I'm contemplating an American IPA with WLP566 Belgian Saison II Yeast. I'm thinking this might be a bit much so I'm contemplating two options. One is to start the beer out with my standard yeast for the recipe, and then after 3 days, pitch the saison yeast. The second option is to split the wort and ferment one part (I'm thinking 3/4) with the normal yeast and then the remainder (1/4) with the saison yeast, and then combine in the keg. I'm leaning toward the second option.

I really like the saison yeast and am also planning a straight up Belgian IPA using it.

Schlenkerla 03-23-2009 02:48 PM

This sounds cool.
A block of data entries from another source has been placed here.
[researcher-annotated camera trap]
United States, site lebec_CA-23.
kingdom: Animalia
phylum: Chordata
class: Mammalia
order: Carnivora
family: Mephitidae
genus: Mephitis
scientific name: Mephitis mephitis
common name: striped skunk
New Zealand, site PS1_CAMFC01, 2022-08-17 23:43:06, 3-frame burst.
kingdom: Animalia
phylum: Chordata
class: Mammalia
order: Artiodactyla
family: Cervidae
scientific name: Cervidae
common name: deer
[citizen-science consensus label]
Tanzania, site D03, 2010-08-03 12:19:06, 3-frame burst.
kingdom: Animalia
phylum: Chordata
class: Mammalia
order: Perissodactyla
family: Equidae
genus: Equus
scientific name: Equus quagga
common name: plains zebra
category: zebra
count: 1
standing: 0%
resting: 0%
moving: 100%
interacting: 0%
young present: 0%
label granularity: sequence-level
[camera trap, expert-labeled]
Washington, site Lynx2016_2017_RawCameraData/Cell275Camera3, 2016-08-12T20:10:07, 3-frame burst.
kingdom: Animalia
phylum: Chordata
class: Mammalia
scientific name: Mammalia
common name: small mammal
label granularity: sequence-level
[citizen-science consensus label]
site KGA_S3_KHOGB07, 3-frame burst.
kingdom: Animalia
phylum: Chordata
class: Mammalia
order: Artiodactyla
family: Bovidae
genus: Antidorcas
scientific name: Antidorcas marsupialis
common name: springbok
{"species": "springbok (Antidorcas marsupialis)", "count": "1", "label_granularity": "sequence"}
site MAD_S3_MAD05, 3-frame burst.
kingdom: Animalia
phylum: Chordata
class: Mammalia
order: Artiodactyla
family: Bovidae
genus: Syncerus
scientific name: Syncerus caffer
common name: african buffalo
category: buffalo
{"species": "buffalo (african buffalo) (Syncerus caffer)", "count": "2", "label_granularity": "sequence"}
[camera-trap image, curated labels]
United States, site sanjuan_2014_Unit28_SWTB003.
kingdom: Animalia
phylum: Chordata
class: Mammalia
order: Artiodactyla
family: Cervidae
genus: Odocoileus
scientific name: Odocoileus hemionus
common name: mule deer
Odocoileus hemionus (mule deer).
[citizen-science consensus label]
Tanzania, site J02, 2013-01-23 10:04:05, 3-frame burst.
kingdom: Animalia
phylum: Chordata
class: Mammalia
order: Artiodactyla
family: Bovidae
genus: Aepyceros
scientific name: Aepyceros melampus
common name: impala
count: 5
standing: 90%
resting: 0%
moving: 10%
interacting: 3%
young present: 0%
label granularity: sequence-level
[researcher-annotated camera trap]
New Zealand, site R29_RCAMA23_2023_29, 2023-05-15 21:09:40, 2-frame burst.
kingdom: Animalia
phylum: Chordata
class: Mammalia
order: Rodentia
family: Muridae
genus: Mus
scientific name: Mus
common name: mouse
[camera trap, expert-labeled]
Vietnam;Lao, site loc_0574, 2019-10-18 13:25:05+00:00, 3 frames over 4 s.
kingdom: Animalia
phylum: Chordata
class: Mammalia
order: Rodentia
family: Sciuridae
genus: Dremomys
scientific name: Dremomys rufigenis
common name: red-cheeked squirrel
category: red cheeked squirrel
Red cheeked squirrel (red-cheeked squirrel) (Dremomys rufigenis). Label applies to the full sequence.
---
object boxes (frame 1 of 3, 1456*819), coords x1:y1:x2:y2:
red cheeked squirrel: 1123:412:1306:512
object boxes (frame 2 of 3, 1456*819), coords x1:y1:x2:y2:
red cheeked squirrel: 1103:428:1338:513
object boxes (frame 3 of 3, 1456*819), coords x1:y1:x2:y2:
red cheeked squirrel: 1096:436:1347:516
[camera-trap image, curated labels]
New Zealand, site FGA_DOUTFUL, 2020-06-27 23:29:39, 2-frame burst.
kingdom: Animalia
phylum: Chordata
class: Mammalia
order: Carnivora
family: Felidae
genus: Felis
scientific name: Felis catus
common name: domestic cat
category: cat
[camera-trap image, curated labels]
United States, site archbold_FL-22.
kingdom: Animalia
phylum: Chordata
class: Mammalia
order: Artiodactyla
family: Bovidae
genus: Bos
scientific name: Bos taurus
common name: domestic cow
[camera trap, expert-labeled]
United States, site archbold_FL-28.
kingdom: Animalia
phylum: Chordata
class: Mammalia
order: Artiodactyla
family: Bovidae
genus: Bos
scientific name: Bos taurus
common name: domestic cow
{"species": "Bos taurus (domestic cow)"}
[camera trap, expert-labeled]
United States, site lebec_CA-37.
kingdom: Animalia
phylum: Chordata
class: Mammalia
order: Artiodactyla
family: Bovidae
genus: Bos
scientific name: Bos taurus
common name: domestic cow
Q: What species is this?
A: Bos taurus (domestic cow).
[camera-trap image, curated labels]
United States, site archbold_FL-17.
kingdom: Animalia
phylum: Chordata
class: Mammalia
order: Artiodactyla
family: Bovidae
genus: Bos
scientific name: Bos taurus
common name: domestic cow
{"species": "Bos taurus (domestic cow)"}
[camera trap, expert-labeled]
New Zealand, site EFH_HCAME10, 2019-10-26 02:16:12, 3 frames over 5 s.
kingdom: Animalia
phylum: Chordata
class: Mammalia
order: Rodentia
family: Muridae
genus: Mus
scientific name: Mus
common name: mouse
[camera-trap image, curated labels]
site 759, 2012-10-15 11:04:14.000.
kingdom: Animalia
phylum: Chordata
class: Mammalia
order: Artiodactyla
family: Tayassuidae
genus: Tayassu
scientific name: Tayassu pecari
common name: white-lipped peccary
I have a Belgian Strong Ale Culture in a beer bottle. It might be cool to drop it in an IPA.

Maybe a dunkelweizen or weizenbock..... (gears clunking & grinding away)

Matt Up North 03-23-2009 03:48 PM

Not really out there too far, but I just used a trappist blend with MO and Rye. Hopped low to keep the yeast in the forefront, but could totally see using it with an IPA. 10.5% abv and 1.020. Perfect imperial material!

skeeordye11 03-23-2009 05:54 PM

This is exactly what I am planning on doing down the road. Just brewed a Saison yesterday and I'd really like to do an IPA and then toss that yeast in there. Also, I find a stout with the Saison yeast to be quite intriguing as well.